Aspiration: Housewife: A Cheerful Critique of Traditional Femininity by the Odonata Dance Project

There wasn’t a face untouched by a goofy smile at the conclusion of “Aspiration: Housewife”, a charming new work from the Odonata Dance Project that recently premiered at the New York International Fringe Festival. Part play, part dance recital and part performance piece, “Aspiration: Housewife” is a satirical look into the lives of young women either settled in the role of stereotypical 1950s suburban housewifery, or on the fast track to join the ranks.

Writer and co-director Carolyn Siegel stars as Betty Formica (those not at least marginally amused by the name may wish to seek other options), desperately trying to be a good homemaker to a straying square. The parallel story features the young and confused Girleen, who opens up the show with a telling metaphor, as she admires her wedding ring before sticking the hand that bears it into an old-fashioned washing pan-and then just stares. Not much effort is made to connect these two stories directly, but then “Aspiration: Housewife” is openly a satire, far more concerned with the general concept of its housewives than in the wives themselves; the characters are more than content to be drolly archetypal. Indeed, they’re falling all over themselves to turn into pearl-wearing roast-cooking generic homemakers.

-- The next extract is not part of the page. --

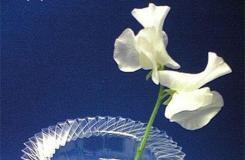 如何用饮料瓶做花瓶 塑料瓶变废为宝DIY花瓶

But don’t assume the show even sticks to one plot or another; indeed, some of the best moments of “Aspiration: Housewife” are when it veers away to material related only thematically. The funniest of these moments are its vicious parodies of household product advertising. But the best is a delirious dance of despair featuring the bored women sleepwalking-no, “Sleep Walk”ing, with Santo & Johnny’s notable tune on hand-through their dreary day of chores culminating in frantic mass cleaning.

This dance is fun to watch but also says something about its characters, and indeed the finest musical moments come when “Aspiration: Housewife” achieves both; a scenelet where Betty is dressed, made-up and posed to look perfect comes to mind. The choreography by co-director Jessica Bonenfant is energetic, with one nice touch being the dancers’ frequent effervescent twirls, their dresses flaring up and out to create a variety of forms from bells to near-parachutelike tents, a distinctive swirl of shape and color for each young woman.

Problems occur when the dance and the satire don’t quite meet, with choreography and music coming in apropos of, if not nothing, less than is required, with little more than fading lights for a segue. Cheerful anarchy is fun, but a satire of women leading rigidly structured lives demands stronger underpinnings of structure. Less pressingly, but perhaps easier to address, the music has an irritating habit of cutting off before it’s quite done fading out.

But never mind. There is truth both in the dialogue and the dance in “Aspiration: Housewife”; consider the moments where the men in the show reveal their own fears about what it says about their breadwinning function if their wives are not content to merely bake that bread. Or in an advertising agency scene where an ad-man and an ad-woman, cooped up at work, recite copy-the only language they know-as sweet nothings of seduction in a funny swipe at consumerist culture.

Carolyn Siegel leads the cast with effortless empathy, her luminous smile betrayed by sad, expressive eyes as Betty Formica struggles to escape her situation, or at least serve a decent dinner. Other standouts in the cast include an uninhibited Errin Delperdang as a just-slightly-off-kilter aspiring housewife (so to speak) and a winning Vanessa Hardy as Betty’s all-too-perfect competition in the kitchen, the office and possibly the bedroom-when she’s not delivering transcendently silly pitches for unusual meat tenderizer.

Jessica Bonenfant and the Odonata Dance Project have a vision and the drive to pull it off. All this and girls in underwear too. “Aspiration: Housewife” already has further showings lined up after the Fringe Festival is over; whatever the venue, it is not to be missed.